Update the entries from the line containing "What distance from the lens is" through the end of the entries, changing every "green leaf" to "leaf cluster" and leaving everything else unchanged.

DATA SHOWN:
►
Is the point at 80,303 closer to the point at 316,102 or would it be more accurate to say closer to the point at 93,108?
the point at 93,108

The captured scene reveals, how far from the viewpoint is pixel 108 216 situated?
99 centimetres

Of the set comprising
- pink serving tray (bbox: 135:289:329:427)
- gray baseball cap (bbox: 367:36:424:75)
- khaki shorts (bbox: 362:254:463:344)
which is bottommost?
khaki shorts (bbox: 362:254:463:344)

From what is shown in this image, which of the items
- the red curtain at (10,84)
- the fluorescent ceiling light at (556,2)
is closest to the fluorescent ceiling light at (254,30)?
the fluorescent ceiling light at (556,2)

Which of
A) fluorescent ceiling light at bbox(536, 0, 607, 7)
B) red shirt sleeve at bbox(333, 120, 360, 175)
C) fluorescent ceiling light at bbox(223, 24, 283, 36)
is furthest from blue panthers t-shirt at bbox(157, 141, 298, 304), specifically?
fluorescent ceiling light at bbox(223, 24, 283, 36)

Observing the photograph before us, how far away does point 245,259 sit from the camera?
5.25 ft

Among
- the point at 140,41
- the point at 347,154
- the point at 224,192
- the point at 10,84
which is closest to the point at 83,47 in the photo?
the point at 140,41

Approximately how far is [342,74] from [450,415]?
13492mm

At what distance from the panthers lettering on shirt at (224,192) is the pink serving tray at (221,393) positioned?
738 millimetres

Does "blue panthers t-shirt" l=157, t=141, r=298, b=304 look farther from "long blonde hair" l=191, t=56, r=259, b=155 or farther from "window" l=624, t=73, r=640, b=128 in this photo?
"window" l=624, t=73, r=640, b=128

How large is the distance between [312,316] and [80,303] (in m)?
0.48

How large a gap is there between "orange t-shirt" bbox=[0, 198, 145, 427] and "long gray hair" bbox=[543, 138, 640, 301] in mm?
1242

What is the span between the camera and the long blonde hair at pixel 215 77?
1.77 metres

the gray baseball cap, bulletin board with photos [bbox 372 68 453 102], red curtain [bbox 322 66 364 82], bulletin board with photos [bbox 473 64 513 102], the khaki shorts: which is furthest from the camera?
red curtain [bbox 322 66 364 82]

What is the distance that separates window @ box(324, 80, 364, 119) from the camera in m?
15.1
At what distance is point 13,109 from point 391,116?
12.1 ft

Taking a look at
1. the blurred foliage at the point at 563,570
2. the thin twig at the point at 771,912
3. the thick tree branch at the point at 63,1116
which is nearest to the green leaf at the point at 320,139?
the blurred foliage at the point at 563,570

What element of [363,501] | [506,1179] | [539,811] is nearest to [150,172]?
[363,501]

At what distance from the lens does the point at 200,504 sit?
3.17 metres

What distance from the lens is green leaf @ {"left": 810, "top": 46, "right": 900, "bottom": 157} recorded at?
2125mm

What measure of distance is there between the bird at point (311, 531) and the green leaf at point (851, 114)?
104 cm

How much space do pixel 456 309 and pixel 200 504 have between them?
◄
ANSWER TO THIS EXERCISE:
What distance from the lens is leaf cluster @ {"left": 810, "top": 46, "right": 900, "bottom": 157} recorded at?
2125mm

What measure of distance is there between the bird at point (311, 531) and the leaf cluster at point (851, 114)?
104 cm

How much space do pixel 456 309 and pixel 200 504 have between them?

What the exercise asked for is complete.